== TUGAS YANG DIMINTA ==
a - Tuliskan kembali dengan tepat seluruh bagian teks tentang koleksi prangko, dari "Selain buku dan" hingga "bahan bacaan ‘kan?".
b - Jawablah pertanyaan berikut berdasarkan teks tentang koleksi prangko.
(i) Pada jenjang sekolah apa penulis mulai suka mengumpulkan prangko?
(ii) Apa yang dibeli penulis setelah membaca buku panduan tentang filateli?
(iii) Kapan penulis mulai terlupa dengan prangko-prangkonya?
c - Lanjutkan teks tentang koleksi prangko mulai sesudah kalimat terakhirnya.

== SUMBER ==
|---|

Selain buku dan arsip audiovisual seperti CD/DVD, prangko bekas maupun benda pos lainnya bisa juga dijadikan bahan koleksi perpustakaan kita. Sehelai prangko memiliki latar dan sejarah tersendiri saat diterbitkan setiap tahunnya. Ada yang untuk memperingati momentum tertentu, ada juga dengan tema tertentu seperti flora fauna, seni, budaya, dan sebagainya. Bila ini bisa diuraikan lewat koleksi-koleksi kita, perpustakaan kita jadi mendapat tambahan bahan bacaan ‘kan?
Saya mulai suka mengumpulkan prangko sejak di bangku SMP, tepatnya saat ada kegiatan kunjungan dari kantor pos ke sekolah kami. Di kegiatan itu, ada ceramah singkat tentang pengenalan dunia filateli oleh pegawai pos. Saya yang tidak pernah mengenal filateli sebelumnya jadi sangat tertarik dan penasaran dengan dunia baru ini. Selanjutnya, mulailah saya mengumpulkan prangko, mulai dari kantor ibu saya, teman-teman, sampai sumber entah dari mana saja. Lama kelamaan prangko saya sudah banyak. Saya pun bingung harus melakukan apalagi selanjutnya?
Untunglah pada saat kegiatan kunjungan pos itu kami diberikan sebuah buku panduan singkat berwarna coklat tentang filateli. Di sana disebutkan, bahwa bagi pengumpul prangko, kita membutuhkan album prangko. Akhirnya saya membeli sebuah album prangko, lalu mengikuti tips-tips yang ada di sana, mulai dari cara melepas prangko dan amplop tanpa merusaknya, cara membersihkan lemnya, merawatnya, menyimpannya, dan sebagainya. Saya juga mulai mengumpulkan benda pos lainnya seperti kartu pos, carik kenangan, dll. Wah, pokoknya saat itu saya jatuh cinta dengan dunia filateli. Benar-benar dunia yang mengasyikkan! ^^
Tapi…selepas SMA saya mulai terlupa dengan prangko-prangko itu. Saya mulai berhenti mengumpulkan prangko-prangko. Sampai akhirnya saat keinginan untuk meneruskan impian membuat perpustakaan pribadi itu muncul, barulah saya menyadari betapa berharganya koleksi prangko yang dulu saya kumpulkan. Sayang, entah sudah berapa tahun dan momentum yang saya lewatkan, dan entah sudah berapa banyak prangko yang terlewatkan terbitnya. Alhasil sekarang saya tidak memiliki koleksi yang lengkap untuk prangko-prangko Indonesia setiap kali terbit. Nasi sudah menjadi bubur, tapi kita masih bisa membuat bubur yang enak,’kan?

|---|

== CUPLIKAN DATA ==
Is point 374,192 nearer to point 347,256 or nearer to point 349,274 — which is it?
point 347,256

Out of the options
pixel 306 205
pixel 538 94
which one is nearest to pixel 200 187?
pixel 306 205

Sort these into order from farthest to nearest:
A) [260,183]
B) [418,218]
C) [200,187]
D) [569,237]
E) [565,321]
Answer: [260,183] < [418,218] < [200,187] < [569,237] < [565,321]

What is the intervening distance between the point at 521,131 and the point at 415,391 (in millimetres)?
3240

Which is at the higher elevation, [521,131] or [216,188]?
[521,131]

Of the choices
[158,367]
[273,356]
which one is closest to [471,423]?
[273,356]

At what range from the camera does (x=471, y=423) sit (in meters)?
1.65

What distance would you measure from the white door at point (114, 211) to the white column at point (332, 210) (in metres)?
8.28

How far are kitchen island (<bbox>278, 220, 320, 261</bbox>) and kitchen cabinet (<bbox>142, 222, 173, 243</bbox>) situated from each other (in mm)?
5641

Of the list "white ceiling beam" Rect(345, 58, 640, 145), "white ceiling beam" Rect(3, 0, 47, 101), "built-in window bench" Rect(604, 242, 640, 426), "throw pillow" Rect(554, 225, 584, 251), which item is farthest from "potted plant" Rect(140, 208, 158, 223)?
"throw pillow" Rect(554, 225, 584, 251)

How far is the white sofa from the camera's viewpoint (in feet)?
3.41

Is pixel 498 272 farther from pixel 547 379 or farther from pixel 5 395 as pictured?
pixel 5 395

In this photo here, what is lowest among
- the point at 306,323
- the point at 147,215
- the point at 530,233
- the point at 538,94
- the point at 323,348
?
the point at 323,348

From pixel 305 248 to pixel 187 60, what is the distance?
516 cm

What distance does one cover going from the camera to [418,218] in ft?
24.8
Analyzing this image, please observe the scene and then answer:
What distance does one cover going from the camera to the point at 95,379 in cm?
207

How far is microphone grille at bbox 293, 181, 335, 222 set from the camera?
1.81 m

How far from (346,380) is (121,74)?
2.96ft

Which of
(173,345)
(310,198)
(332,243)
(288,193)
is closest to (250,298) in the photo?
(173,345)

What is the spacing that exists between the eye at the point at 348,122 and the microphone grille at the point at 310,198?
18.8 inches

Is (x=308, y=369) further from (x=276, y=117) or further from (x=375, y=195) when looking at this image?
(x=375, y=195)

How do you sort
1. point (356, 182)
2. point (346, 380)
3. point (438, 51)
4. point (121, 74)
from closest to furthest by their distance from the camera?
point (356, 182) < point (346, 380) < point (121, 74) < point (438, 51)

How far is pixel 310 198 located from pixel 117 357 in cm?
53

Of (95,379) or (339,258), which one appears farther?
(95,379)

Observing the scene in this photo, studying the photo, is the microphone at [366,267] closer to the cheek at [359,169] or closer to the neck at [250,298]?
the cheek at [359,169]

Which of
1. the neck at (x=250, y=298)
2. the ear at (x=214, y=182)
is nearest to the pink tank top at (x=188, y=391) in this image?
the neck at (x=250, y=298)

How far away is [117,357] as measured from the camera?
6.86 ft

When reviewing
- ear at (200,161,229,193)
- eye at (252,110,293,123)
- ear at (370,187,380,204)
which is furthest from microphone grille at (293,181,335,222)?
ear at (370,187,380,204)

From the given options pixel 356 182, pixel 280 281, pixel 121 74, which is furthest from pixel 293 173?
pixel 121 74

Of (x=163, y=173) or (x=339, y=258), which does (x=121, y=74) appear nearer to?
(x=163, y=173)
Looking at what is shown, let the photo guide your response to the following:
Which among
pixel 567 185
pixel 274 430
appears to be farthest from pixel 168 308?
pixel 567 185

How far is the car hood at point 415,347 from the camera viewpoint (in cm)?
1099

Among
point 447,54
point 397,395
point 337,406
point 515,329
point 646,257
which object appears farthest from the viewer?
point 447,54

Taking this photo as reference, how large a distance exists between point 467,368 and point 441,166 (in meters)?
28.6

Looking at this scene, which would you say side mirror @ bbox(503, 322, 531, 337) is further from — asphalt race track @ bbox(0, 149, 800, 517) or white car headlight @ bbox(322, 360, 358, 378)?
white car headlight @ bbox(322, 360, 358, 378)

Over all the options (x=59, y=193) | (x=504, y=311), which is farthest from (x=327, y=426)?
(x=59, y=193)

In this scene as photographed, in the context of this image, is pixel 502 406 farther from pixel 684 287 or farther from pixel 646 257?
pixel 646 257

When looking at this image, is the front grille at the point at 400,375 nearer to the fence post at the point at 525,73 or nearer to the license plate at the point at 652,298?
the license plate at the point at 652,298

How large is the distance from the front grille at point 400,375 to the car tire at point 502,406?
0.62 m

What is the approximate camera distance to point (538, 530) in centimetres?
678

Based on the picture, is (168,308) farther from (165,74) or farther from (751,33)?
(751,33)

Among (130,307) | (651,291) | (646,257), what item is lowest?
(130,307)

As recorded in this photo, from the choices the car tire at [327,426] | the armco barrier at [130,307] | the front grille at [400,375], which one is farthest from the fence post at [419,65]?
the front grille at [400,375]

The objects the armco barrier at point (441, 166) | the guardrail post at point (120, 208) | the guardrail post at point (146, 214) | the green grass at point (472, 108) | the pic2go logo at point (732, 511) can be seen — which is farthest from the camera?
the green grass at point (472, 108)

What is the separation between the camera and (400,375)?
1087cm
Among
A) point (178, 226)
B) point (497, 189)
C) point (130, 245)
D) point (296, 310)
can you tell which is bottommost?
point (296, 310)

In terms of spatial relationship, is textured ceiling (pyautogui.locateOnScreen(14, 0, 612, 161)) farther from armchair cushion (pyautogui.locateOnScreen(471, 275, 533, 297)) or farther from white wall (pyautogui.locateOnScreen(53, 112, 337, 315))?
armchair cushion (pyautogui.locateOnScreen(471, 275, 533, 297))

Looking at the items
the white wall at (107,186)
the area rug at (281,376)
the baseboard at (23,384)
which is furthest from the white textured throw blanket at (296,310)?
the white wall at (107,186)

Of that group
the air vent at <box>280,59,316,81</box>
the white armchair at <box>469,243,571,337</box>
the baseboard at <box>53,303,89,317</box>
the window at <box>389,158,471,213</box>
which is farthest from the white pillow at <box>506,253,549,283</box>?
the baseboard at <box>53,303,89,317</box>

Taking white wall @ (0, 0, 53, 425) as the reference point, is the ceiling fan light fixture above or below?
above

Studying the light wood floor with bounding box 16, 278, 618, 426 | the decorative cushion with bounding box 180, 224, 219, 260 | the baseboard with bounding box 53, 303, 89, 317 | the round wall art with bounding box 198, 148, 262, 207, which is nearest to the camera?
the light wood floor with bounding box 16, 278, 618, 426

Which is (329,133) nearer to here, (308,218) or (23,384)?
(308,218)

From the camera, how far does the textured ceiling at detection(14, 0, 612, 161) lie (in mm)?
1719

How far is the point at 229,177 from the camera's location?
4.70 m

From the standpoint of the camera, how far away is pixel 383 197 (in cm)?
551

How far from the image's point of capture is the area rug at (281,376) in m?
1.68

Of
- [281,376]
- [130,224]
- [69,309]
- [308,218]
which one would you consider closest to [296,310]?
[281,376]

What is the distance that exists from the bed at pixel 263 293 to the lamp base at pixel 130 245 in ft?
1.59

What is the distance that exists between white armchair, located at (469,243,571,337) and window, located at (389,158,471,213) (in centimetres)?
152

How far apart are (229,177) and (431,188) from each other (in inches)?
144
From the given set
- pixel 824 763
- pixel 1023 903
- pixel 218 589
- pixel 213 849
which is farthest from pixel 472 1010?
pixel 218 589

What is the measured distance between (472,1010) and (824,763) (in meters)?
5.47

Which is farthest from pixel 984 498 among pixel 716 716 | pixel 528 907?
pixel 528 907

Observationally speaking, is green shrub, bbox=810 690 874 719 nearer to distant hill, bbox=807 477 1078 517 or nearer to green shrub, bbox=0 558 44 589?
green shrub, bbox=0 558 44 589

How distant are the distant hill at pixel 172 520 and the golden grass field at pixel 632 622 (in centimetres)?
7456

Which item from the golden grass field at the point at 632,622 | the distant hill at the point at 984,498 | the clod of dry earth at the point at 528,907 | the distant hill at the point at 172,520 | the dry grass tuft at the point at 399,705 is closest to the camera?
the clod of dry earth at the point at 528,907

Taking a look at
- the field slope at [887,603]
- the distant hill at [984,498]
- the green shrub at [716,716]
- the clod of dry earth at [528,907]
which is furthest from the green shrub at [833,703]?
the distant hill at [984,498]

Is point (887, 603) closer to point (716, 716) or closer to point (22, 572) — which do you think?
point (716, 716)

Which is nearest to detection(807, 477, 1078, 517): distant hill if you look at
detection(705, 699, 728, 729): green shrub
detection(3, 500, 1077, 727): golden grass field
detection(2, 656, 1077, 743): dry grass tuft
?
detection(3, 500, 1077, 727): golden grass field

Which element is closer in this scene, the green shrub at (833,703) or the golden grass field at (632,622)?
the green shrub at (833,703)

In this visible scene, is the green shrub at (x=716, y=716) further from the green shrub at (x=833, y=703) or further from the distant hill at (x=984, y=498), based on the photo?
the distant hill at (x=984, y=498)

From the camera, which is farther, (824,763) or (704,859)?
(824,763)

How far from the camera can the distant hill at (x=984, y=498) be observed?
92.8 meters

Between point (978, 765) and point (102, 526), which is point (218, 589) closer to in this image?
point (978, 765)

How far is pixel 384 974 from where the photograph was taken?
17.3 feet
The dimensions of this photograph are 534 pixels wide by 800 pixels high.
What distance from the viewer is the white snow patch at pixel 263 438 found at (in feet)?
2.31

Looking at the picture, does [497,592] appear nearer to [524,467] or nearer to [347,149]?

|---|

== JAWABAN TIAP TUGAS ==
a -
Selain buku dan arsip audiovisual seperti CD/DVD, prangko bekas maupun benda pos lainnya bisa juga dijadikan bahan koleksi perpustakaan kita. Sehelai prangko memiliki latar dan sejarah tersendiri saat diterbitkan setiap tahunnya. Ada yang untuk memperingati momentum tertentu, ada juga dengan tema tertentu seperti flora fauna, seni, budaya, dan sebagainya. Bila ini bisa diuraikan lewat koleksi-koleksi kita, perpustakaan kita jadi mendapat tambahan bahan bacaan ‘kan?

b -
(i) SMP
(ii) Sebuah album prangko
(iii) Selepas SMA

c -
Sekarang saya mulai belajar lagi mengoleksi prangko dan merapikan prangko-prangko yang dulu belum selesai dipilah.
Ohya, saya juga menyimpan buku-buku terkait belajar dunia filateli. Ada yang berupa pemberian dari Pak Pos sewaktu ada kegiatan filateli dari Kantor Pos ke sekolah-sekolah. Ada juga yang saya beli secara pribadi, judulnya Filateli karya Wing Wahyu Winarno.
Saya bukanlah seorang kolektor prangko profesional seperti para kolektor yang sangat paham dunia filateli. Saya cuma pengumpul prangko, tidak menggunakan tips khusus, tidak juga punya uang banyak untuk membeli prangko-prangko bersejarah. Tapi, meskipun prangko yang kita punya biasa-biasa saja, apalagi hasil ngumpulin dari amplop surat, bila kita mau mengeksplorasi lebih banyak tentangnya, ini akan menjadi informasi yang bermanfaat buat anak cucu kita kan?
Selain itu, mengoleksi prangko mengajarkan kita sikap disiplin, teliti, dan membuat wawasan kita jadi lebih luas. Kita juga bisa menunjukkan contoh koleksi kita secara langsung bila ada pengunjung perpustakaan yang ingin membaca buku filateli atau yang ingin belajar mengumpulkan prangko. Dan, kita juga bisa mengajak para pengunjung untuk bersama-sama mengumpulkan prangko bekas di rumah, lalu melakukan kegiatan filateli bersama-sama. Seru kan?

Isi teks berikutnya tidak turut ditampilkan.